OVERCOMING THE OCTOPUS SYNDROM
From asocial to social learning in the European social innovation Scene
Octopuses are amazingly creative creatures. They have been observed to invent a broad variety of defense mechanisms in some of the most extreme oceanic conditions possible. Yet despite their intelligence and strength, only one out of ten thousand actually survives until adulthood. Why is that? In short: because they are asocial learners. They do not live in communities and they have no notion of family. They learn on the spot, never sharing their findings with their peers and taking their lessons to their graves. In fact, it has been argued that they do not learn at all. They try to survive in whichever way circumstances allow, but they try so many tricks that they have no way of distinguishing which tricks help them survive, and which tricks make them more attractive to predators (Adam and Burbeck, 2012).
Unlike octopuses, humans are social learners. We have evolved to instantly share our learning with our communities, and to pass our knowledge on to our offspring. This has allowed us to gather amounts and a quality of knowledge that would have been impossible to obtain by one single human, or even by one single community. Our social learning has lead us, and continues to lead us, into developing very big interconnecting ideas such as philosophy and religion (Adam and Burbeck, 2012). Yet we are not flawless. Many of us thrive on a deep notion that success is better than failure, and are therefore more prone to share our successes than our failures. This phenomenon of withholding learning information, what we here call the Octopus Syndrome, is disruptive to our social learning curve.
The R&D Antiheroes will lie out on the following pages is one to break the Octopus Syndrome in the European social innovation scene. We want to create a digital public space that is tolerant to failure and where social innovators are encouraged to learn from one another in a more nuanced way.
Our concrete proposal is to research past meaningful experiences of failure in topics related to the 50 reshaping-public-space ideas present in the ECF idea camp. We returned from the Idea Camp feeling very inspired, and want our research to be of direct value for the project development of the other participants. Edgeryders, a cutting-edge community of hackers, activists, designers and assorted trailblazers, is called on board to back our investigation.

• GIVEN MATERIAL
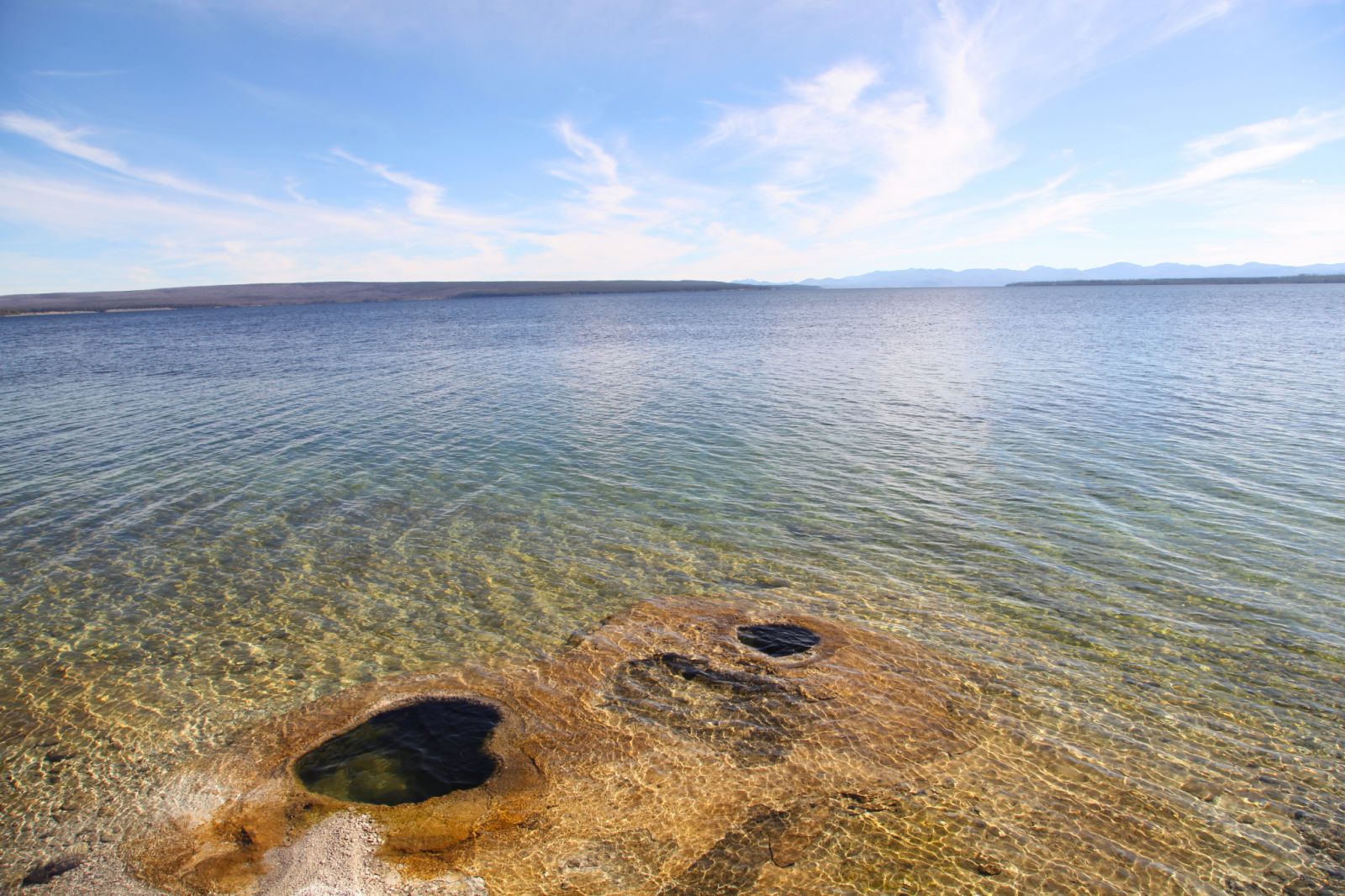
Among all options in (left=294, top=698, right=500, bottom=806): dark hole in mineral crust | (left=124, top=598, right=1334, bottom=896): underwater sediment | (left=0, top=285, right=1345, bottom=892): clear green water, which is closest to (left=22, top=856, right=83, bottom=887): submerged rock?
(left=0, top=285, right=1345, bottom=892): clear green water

• PROBLEM DETAILS
Pick up the proposal on overcoming the Octopus Syndrome in European social innovation after its last sentence, and write two or three more paragraphs in the same style.

• OUTPUT FOR THIS TASK
The benefits of our research would be manifolds: Idea makers and public space innovators fellows would ultimately have access to unexplored failure stories and criticalities emerging in the social innovation community; Antiheroes, on the other hand, would gather crucial knowledge to further develop tools and services to teach social innovators how to fail in an intelligent and confident way; finally, society would enjoy a more nuanced distinction between failure and success and find a legitimate space where to learn from each other’s mistakes.
Following a presentation of the partners involved, a review of the research methodology, milestones and expected outputs and outcomes will be described. Budget details are to be attached in an excel file coming along with the research proposal.
Partners
Edgeryders grows out of a joint Council of Europe/European Commission 2012 project to bridge policy makers with people living farther away from the mainstream institutions and at the forefront of social change and adaptation. As a global community of social innovators, hackers, civic hackers and activists, Edgeryders are often directly or indirectly linked to the production of new cultures of living and working, are less shielded from systemic change (mass unemployment, ecological crises, etc.), and therefore harder pressed to respond and adapt to it. Nurtured in the 21st century blooming hacker culture with its emphasis on DIY, knowledge sharing and technological progress, Edgeryders today’s > 2,000 members strive to be part of a movement for change bigger than their individual efforts alone and are eager to achieve it in their own terms without being dependent on external forces. Networks, both real and virtual, constitute the key resource of Edgeryders: this is the way open source hackers, crypto people, open data geeks, squatters and fellow out-of-the-box practitioners get to engage in honest and meaningful conversations on topics they care about and collective intelligence outplays single contributions. How does Edgeryders succeed in catching these mythical changemakers’ diverse voices? Edgeryders gatekeepers are its own members: the community online platform is the meetingplace to kickstart a new conversation, once a group/wiki/discussion is created the most interesting bits are shared on mainstream social media like Facebook and Twitter attracting new people to the platform. Edgy credible people and their networks plus specific critical content are the main conductors helping Edgeryders reach its critical mass. Antiheroes can learn a lot from this community: Edgeryders’ stress on nowcasting and social change actors make it a do-thank well suited for our research objectives.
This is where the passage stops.